For Kaoru Sekiai, getting steady returns for his pension clients in Japan used to be simple: buy U.S. Treasuries.Compared with his low-risk options at home, like Japanese government bonds, Treasuries have long offered the highest yields around. And that’s been the case even after accounting for the cost to hedge against the dollar’s ups and downs — a common practice for institutions that invest internationally.
It’s been a “no-brainer since forever,” said Sekiai, a money manager at Tokyo-based DIAM Co., which oversees about $166 billion.
That truism is now a thing of the past. Last month, yields on U.S. 10-year notes turned negative for Japanese buyers who pay to eliminate currency fluctuations from their returns, something that hasn’t happened since the financial crisis. It’s even worse for euro-based investors, who are locking in sub-zero returns on Treasuries for the first time in history.
That quirk means the longstanding notion of the U.S. as a respite from negative yields in Japan and Europe is little more than an illusion. With everyone from Jeffrey Gundlach to Bill Gross warning of a bubble in bonds, it could ultimately upend the record foreign demand for Treasuries, which has underpinned their seemingly unstoppable gains in recent years.

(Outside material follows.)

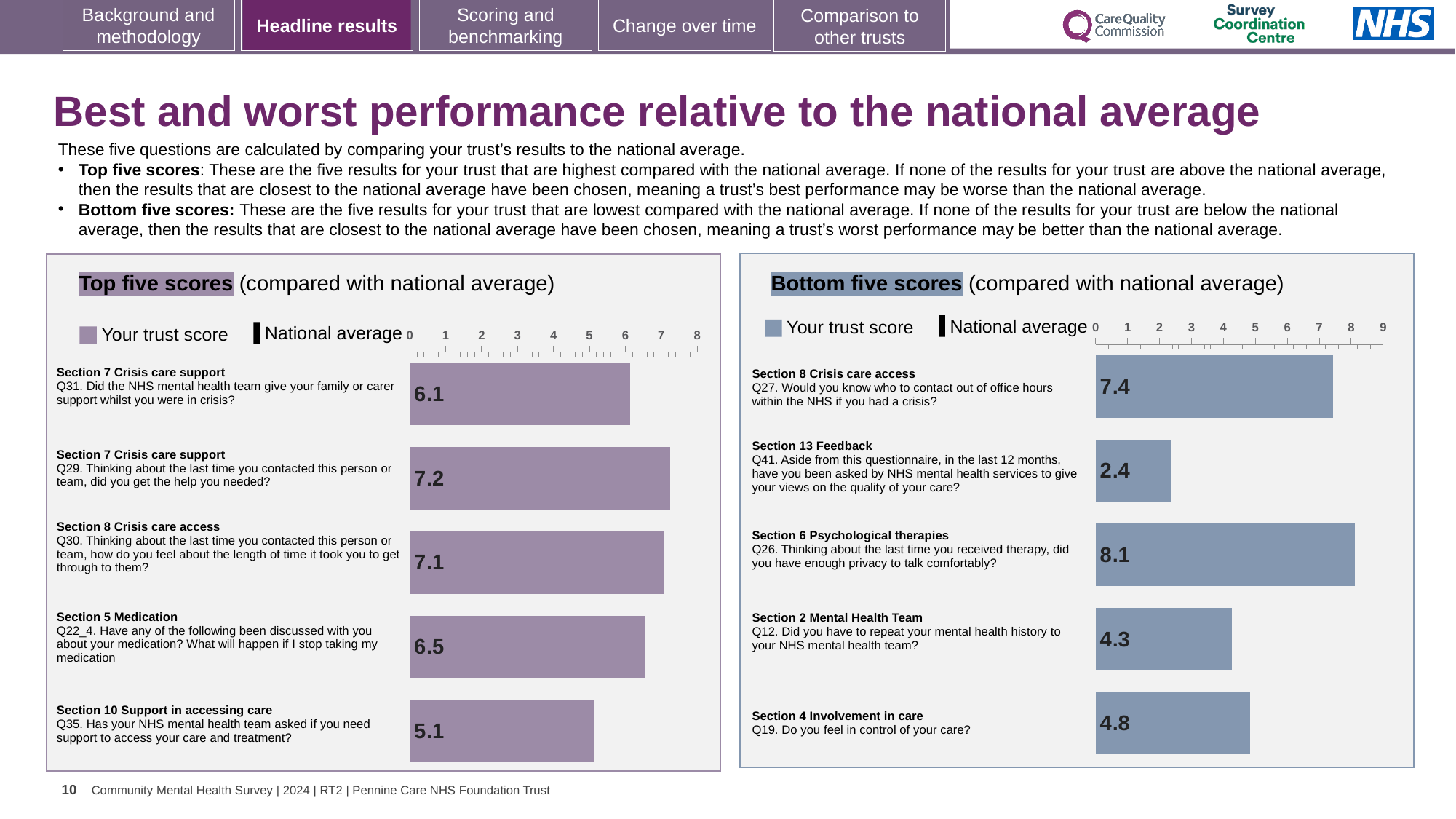
In the Top five scores chart, what is the trust score for Q35 (Has your NHS mental health team asked if you need support to access your care and treatment?)? 5.1 What kind of chart is the Bottom five scores chart? Bar chart In the Bottom five scores chart, which question has the lowest trust score? Q41 How many questions are plotted in the Top five scores chart? 5 In the Bottom five scores chart, which has the larger trust score, Q12 or Q19? Q19 In the Bottom five scores chart, what is the trust score for Q41 (have you been asked by NHS mental health services to give your views on the quality of your care?)? 2.4 In the Top five scores chart, what is the trust score for Q31 (Did the NHS mental health team give your family or carer support whilst you were in crisis?)? 6.1 In the Top five scores chart, which question has the highest trust score? Q29 In the Bottom five scores chart, what is the difference between the trust scores for Q26 and Q41? 5.7 In the Top five scores chart, what is the difference between the trust scores for Q29 and Q35? 2.1 In the Bottom five scores chart, which question has the highest trust score? Q26 In the Bottom five scores chart, what is the trust score for Q19 (Do you feel in control of your care?)? 4.8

“People like a simple narrative,” said Jeffrey Rosenberg, the chief investment strategist for fixed income at BlackRock Inc., which oversees $4.6 trillion. “But there isn’t a free lunch. You can’t simply talk about yield differentials without talking about currency differentials.”
Ten-year yields in the U.S. are currently about 0.23 percentage point below a basket of bonds from Australia, France, Germany, Italy, Japan, Spain and Switzerland on a hedged basis, versus 1.4 percentage points above on an unhedged basis, according to data compiled by BlackRock. At the start of the year, hedged Treasuries yielded over a half-percentage point more.

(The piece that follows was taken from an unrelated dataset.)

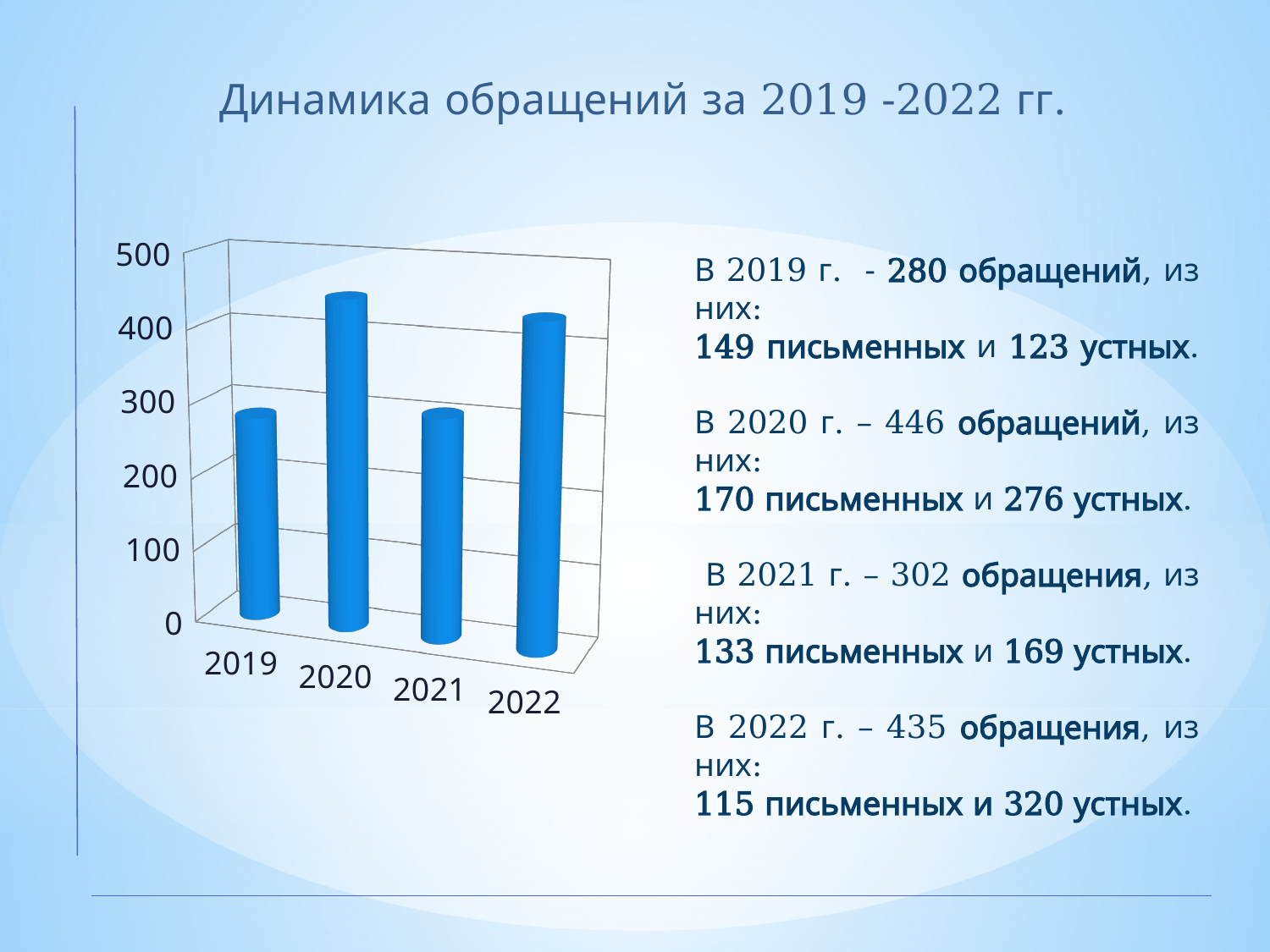
According to the slide, how many обращений were there in 2020? 446 According to the slide, how many обращения were there in 2022? 435 What kind of chart is shown on the slide? bar chart Which year has the highest bar on the chart? 2020 How many years (categories) are plotted on the chart? 4 According to the slide, how many обращений were there in 2019? 280 Is the value for 2020 greater or less than 400? greater Which year has the lowest bar on the chart? 2019 What is the title of the chart on the slide? Динамика обращений за 2019 -2022 гг. What is the difference between the number of обращений in 2020 and in 2019? 166 Is the value for 2019 greater or less than 300? less Which is larger, the value for 2019 or the value for 2020? 2020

In Japan, where 10-year government bonds yield less than zero, the advantage for Treasuries has dwindled from a percentage point at the start of the year to less than 0.1 percentage point now. Without much added value for overseas investors, it’s harder to see foreign demand driving Treasuries to new records, especially as the Federal Reserve moves toward gradually raising rates.
For a large swathe of institutional investors, especially those with conservative mandates, hedging is the norm when they go abroad. It eliminates the need to worry about the daily ebbs and flows in exchange rates and how that might affect their returns. When it comes to Treasuries, overseas buyers usually lock in a fixed exchange rate on the interest payments they get in dollars.
Conversion Costs
In that trade, the cost to convert payments from one currency to another is determined by the cross-currency basis swap. Take Japanese insurers as an example. Under normal circumstances, they would swap their yen for dollars and get interest on the yen they loaned out over the course of the contract.

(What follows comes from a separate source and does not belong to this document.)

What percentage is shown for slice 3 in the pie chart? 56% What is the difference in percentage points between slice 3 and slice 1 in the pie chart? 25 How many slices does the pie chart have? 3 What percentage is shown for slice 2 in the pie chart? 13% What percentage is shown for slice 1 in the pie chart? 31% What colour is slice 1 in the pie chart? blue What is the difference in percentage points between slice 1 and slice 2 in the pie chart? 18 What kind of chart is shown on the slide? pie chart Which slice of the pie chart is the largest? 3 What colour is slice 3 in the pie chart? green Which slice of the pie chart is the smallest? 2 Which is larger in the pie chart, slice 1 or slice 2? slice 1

But now, because the rate has turned negative, they’re effectively paying interest to lend the yen, which eats into their bond returns. That’s on top of the Libor rate they’ll need to pay for borrowing the dollars, which currently stands at 0.79 percent over three months.
The basis, as it’s known, was at minus 0.6425 percentage point for yen-based investors, which is close to the most expensive in five years. For those with euros, the basis is minus 0.43 percentage point. That’s more than twice as costly as the average over the past three years.
“We’re at a point now where investors have to start thinking about this,” said Sachin Gupta, a foreign-bond fund manager at Pimco, which oversees $1.51 trillion. “As the cost of hedging rises to such an extent, there’s no extra carry to be had. That itself will slow down the demand — and, at some point, even reverse the demand — for Treasuries.”